Yes. This kind of micro-A/B testing ("red or green buttons?") feels analogous to premature optimization when coding. Don't worry about the tiny 0.0001% improvements you get from using a for-loop over a while-loop; improve the algorithm itself for order-of-magnitude changes. Focus on the big picture.
There are a lot of published "case studies" in the internet marketing field that consist of a few hundred views and a handful of conversions.
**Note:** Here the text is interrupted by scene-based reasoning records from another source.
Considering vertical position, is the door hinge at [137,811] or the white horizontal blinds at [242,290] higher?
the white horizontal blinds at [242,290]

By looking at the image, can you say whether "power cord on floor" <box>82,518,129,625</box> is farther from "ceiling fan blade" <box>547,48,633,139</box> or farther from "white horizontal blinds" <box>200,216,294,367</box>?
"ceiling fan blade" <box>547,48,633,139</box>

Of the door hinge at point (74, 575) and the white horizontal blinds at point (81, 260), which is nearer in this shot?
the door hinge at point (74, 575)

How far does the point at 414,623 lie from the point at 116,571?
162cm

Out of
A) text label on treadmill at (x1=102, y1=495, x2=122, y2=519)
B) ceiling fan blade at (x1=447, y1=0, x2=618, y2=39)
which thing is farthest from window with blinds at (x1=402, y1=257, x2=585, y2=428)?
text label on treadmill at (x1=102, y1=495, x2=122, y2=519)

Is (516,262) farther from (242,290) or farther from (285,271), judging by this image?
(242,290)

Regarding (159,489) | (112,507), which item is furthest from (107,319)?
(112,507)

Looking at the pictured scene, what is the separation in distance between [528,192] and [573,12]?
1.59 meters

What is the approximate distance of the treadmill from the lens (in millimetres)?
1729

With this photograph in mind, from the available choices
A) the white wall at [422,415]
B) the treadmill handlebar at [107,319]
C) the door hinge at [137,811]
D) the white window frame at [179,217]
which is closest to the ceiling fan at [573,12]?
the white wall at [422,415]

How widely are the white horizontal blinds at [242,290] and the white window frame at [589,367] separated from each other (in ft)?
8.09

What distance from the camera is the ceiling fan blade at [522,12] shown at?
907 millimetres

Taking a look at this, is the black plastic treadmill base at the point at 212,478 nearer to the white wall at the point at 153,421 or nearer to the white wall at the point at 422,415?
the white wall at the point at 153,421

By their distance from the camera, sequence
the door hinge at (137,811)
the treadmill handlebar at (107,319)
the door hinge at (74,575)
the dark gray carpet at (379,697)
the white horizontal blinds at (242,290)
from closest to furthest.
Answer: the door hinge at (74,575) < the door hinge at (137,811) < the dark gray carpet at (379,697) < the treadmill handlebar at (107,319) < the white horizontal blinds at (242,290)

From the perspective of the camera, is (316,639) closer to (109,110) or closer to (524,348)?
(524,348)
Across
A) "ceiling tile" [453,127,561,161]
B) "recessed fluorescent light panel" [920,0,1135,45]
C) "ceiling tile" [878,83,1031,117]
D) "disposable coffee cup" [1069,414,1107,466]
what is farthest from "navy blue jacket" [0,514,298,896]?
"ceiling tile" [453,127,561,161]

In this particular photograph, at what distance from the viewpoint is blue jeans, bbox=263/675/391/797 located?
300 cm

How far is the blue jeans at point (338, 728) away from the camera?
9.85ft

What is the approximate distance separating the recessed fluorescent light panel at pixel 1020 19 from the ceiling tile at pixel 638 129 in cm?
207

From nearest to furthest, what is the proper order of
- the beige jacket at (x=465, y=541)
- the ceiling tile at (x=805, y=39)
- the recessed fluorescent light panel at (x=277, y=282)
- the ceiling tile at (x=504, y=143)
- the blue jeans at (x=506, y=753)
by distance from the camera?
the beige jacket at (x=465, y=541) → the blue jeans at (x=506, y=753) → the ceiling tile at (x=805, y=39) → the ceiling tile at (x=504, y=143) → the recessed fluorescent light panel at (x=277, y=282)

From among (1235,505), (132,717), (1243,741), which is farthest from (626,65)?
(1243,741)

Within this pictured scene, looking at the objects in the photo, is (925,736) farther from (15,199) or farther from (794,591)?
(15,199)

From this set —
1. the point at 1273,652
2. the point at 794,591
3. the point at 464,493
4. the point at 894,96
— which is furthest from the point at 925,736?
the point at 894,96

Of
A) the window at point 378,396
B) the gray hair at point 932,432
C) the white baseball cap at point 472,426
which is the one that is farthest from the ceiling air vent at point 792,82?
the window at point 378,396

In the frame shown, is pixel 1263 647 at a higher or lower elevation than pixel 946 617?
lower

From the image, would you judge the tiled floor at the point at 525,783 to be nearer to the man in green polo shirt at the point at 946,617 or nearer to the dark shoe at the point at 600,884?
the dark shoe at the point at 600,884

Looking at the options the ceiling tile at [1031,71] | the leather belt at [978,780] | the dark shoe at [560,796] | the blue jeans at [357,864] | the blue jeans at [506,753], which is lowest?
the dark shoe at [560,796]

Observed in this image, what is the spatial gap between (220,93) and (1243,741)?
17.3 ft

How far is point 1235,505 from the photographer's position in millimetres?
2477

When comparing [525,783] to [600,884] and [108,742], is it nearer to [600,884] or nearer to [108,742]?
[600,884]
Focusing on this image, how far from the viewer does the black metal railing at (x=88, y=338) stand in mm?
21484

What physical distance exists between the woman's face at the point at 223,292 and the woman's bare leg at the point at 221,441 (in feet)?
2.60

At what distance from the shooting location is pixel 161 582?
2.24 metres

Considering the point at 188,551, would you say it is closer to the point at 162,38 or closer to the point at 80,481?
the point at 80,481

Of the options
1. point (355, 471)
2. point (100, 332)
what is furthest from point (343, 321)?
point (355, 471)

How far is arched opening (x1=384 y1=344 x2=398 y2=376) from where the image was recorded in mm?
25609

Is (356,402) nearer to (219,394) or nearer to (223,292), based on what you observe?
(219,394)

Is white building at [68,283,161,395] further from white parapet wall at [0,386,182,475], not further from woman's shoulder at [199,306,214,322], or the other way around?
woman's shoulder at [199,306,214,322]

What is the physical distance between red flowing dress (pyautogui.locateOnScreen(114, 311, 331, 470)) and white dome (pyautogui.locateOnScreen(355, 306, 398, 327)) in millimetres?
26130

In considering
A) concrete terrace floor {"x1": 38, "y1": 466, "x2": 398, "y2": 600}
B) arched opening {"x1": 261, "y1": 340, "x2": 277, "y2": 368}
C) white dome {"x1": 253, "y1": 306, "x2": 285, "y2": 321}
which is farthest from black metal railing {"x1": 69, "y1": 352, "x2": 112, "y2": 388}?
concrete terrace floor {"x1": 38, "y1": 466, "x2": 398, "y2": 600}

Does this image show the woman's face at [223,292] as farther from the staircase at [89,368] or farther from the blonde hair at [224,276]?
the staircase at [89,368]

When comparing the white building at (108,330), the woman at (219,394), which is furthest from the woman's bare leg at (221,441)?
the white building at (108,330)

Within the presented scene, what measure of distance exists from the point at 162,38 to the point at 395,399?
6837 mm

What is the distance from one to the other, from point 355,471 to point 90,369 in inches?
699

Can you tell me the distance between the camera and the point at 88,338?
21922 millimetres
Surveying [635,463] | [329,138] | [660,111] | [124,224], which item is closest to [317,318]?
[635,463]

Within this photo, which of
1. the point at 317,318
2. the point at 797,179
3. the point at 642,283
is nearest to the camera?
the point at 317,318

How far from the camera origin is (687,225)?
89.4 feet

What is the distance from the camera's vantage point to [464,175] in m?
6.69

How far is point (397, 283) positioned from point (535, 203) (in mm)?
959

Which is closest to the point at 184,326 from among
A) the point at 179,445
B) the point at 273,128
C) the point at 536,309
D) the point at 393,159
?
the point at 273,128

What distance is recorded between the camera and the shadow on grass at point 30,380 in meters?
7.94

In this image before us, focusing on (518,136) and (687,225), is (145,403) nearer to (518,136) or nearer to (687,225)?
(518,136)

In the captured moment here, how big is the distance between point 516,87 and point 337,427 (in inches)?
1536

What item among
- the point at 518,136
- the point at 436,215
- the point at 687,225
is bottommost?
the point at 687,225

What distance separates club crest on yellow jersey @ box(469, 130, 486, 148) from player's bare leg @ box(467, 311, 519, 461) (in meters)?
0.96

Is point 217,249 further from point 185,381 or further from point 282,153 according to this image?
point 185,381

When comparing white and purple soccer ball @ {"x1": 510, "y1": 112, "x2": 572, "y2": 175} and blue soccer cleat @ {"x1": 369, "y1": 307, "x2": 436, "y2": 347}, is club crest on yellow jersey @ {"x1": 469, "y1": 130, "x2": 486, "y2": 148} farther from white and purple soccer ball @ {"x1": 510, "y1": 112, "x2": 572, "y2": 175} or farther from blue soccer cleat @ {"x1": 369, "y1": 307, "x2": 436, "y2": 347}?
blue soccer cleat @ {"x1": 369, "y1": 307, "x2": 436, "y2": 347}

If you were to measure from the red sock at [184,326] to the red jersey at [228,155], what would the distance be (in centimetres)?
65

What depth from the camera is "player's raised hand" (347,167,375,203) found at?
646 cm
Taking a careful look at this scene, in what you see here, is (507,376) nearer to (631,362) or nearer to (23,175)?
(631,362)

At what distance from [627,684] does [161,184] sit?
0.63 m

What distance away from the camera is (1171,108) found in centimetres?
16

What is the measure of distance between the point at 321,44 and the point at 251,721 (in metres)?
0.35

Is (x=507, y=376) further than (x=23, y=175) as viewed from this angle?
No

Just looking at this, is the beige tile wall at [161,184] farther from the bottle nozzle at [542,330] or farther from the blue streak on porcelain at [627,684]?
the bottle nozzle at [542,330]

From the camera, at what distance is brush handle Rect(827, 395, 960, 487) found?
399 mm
It is even more embarrassing considering you often need 100,000+ unique visitors and thousands of conversions to find real winners.. and you still have to deal with a reality that a real 'winner' may result in a drop off of sales (in lead generation), an increase in charge backs (if your conversion was a sale), etc. This accounts for a sliver of the regression to the mean mentioned in the whitepaper.
Tests have value, but just making your site/app very simple and completely non-confusing to the viewer can do something years of split tests will not.
I suggest running tests and monitoring metrics as you implement design changes, not so much as a magic eight ball, but to ensure you avoid truly catastrophic UI fuck ups.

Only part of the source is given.